Как будто чувствуя беспокойство Лавеля, отец Доминик значительно сократил службу, чем вызвал удивлённый ропот прихожан. Бромель был известен тщательным следованием правилам.
Проведя двух растерянных Горгенштейнов в свои личные покои, Бромель закрыл на замок дверь в свой кабинет.
— Ну-ка, молодые люди, посмотрим, что тут можно сделать.
Из железного сейфа у окна была извлечена металлическая шкатулка, из которой со всей предосторожностью был вытащен камень, размером с крупную гальку. Камешек на вид был гладким и полупрозрачным. Внутри него, казалось, клубилась сама тьма, хотя края всё ещё сохраняли молочно-голубоватый цвет. Лука зачарованно склонился над магическим камнем и протянул к нему руку, стремясь схватить, за что тут же был бит по пальцам старшим братом.
— Не трогай, — прошипел Лавель.
— Ну что ты, — с обманчивым благодушием цепко наблюдая за Лукой, промолвил епископ. — Пусть берёт, не стесняется.

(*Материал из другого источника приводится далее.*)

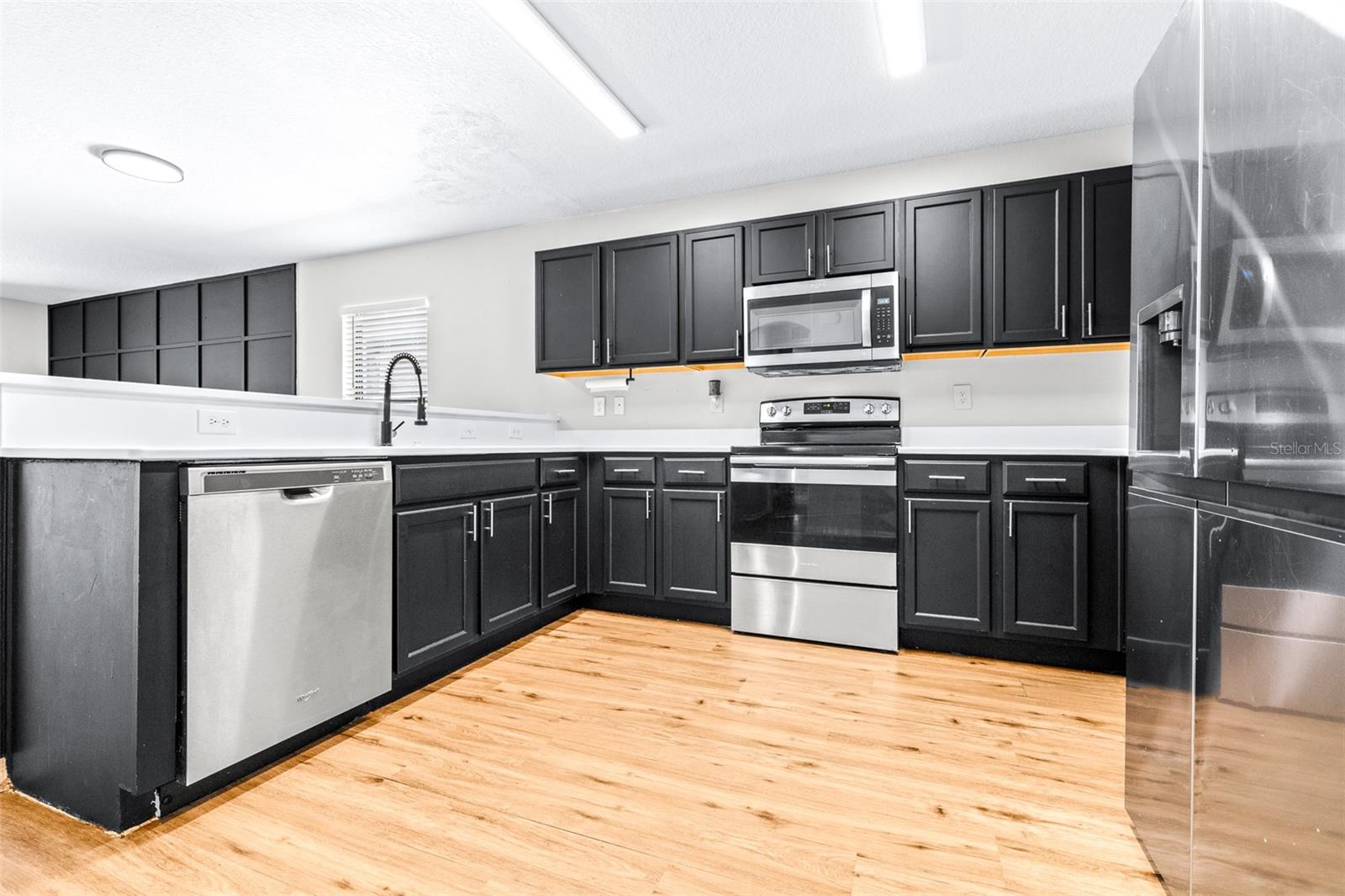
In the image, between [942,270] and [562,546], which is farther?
[562,546]

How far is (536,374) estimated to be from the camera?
4445mm

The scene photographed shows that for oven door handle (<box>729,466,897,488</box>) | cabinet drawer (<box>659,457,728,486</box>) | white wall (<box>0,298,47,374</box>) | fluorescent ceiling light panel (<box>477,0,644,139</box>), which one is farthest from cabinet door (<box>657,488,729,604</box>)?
white wall (<box>0,298,47,374</box>)

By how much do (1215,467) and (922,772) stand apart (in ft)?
3.98

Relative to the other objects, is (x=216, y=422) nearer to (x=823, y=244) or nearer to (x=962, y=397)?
(x=823, y=244)

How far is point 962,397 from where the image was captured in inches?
134

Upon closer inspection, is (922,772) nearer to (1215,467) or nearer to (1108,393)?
(1215,467)

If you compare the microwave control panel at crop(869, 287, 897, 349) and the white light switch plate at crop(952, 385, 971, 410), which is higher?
the microwave control panel at crop(869, 287, 897, 349)

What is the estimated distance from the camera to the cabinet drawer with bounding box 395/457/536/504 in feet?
7.79

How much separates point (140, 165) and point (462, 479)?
9.13 ft

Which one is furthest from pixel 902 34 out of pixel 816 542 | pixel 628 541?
pixel 628 541

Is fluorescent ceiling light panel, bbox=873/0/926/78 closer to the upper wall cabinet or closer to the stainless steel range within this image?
the upper wall cabinet

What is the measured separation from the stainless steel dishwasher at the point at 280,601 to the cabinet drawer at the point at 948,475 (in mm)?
2317

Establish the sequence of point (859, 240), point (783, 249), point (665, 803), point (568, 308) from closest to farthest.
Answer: point (665, 803), point (859, 240), point (783, 249), point (568, 308)

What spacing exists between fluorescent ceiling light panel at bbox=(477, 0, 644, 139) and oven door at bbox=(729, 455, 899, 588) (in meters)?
1.78
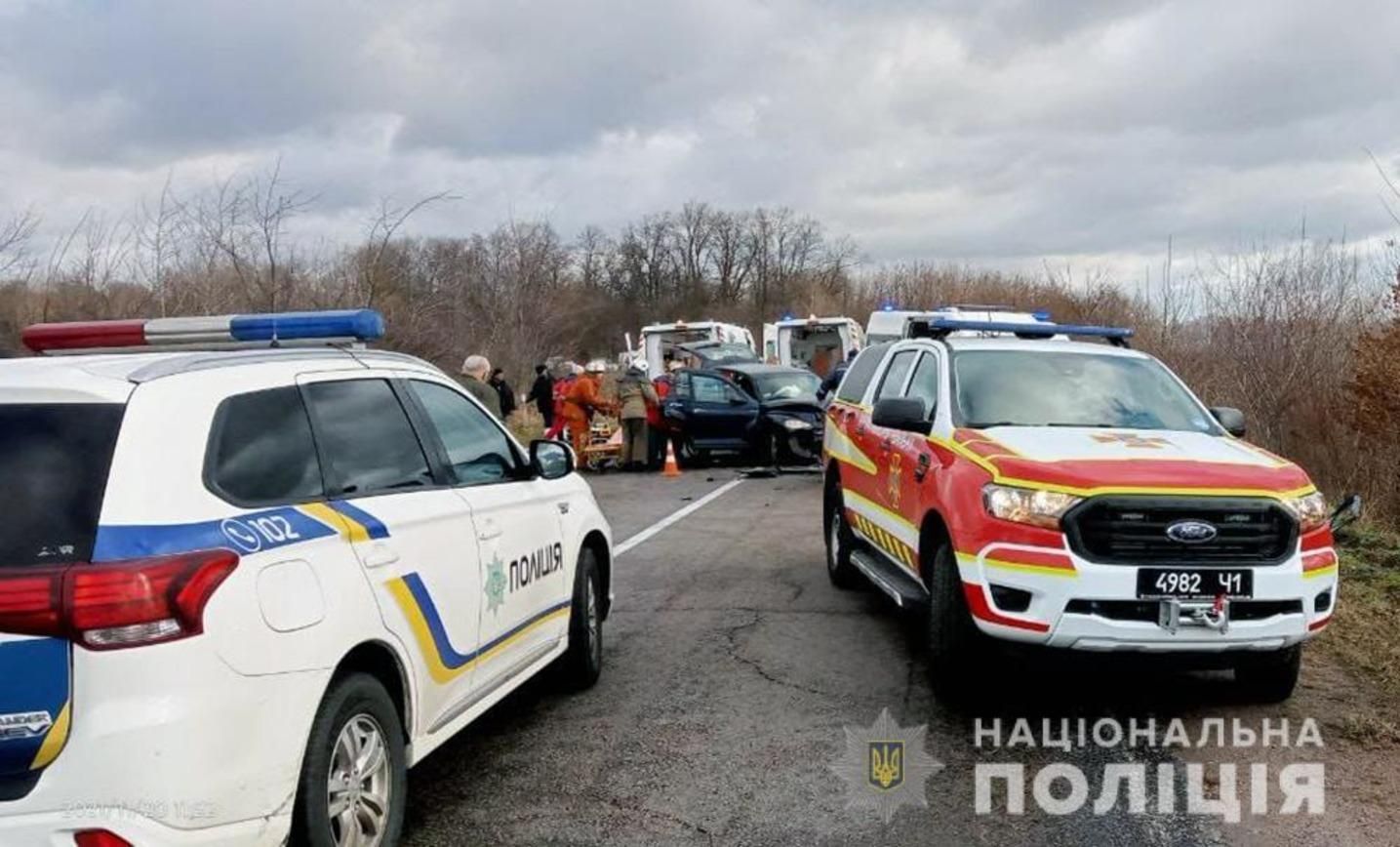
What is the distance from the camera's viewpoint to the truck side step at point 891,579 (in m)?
6.01

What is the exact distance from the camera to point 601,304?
8362 centimetres

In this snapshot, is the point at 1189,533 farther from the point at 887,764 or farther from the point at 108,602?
the point at 108,602

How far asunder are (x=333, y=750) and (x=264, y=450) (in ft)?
3.02

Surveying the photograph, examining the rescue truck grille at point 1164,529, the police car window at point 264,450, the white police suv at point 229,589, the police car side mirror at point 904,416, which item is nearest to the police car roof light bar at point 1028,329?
the police car side mirror at point 904,416

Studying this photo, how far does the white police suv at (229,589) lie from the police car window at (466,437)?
0.11 meters

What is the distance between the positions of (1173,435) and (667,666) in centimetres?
301

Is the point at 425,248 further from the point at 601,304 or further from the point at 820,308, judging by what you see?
the point at 601,304

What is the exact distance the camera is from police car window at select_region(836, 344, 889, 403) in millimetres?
8336

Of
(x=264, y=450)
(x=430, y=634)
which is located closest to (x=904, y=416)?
(x=430, y=634)

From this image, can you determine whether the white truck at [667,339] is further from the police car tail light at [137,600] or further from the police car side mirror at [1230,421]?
the police car tail light at [137,600]

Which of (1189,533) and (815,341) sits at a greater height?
(1189,533)

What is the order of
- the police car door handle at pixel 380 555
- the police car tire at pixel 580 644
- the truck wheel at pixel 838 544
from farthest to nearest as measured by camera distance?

Ничего плохого не произойдёт.
Лука, почувствовав фальшь в голосе отца Доминика, сделал шаг назад и убрал руки за спину.
— Что это? — с недоверием спросил он.
— В народе эту полудрагоценную поделку называют лунным камнем за его цвет. Но сейчас, как ты видишь, он несколько изменился. Это от того, что он впитал в себя кусочек тёмной силы, магии, которой на сегодняшний день в нашем мире почти не осталось. И которой, как считает твой брат, владеешь ты. Возьми его в руки, не бойся. Если ты не обладаешь способностью к тёмным искусствам, ничего не произойдёт.
— А если обладаю?
— То тогда ты сможешь высвободить её наружу. Но не бойся. Тьмы в камне совсем мало, она не сможет никому причинить вред.
Лука осторожно коснулся камня кончиками пальцев.
— Тёплый, — удивлённо сказал он. — Это даже приятно.
Бромель поощрительно кивнул, и лунный камень оказался на ладони мальчика.
И ничего не произошло. Лавель уже успел пережить облегчение от того, что он ошибался в своих выводах, приняв фантазии ребёнка за реальность, и смущение, что отвлёк своими глупостями отца Доминика. Но тут тьма в камне
— Как её вытащить наружу, эту тьму? — катая камешек в пальцах, спросил Лука отца Доминика.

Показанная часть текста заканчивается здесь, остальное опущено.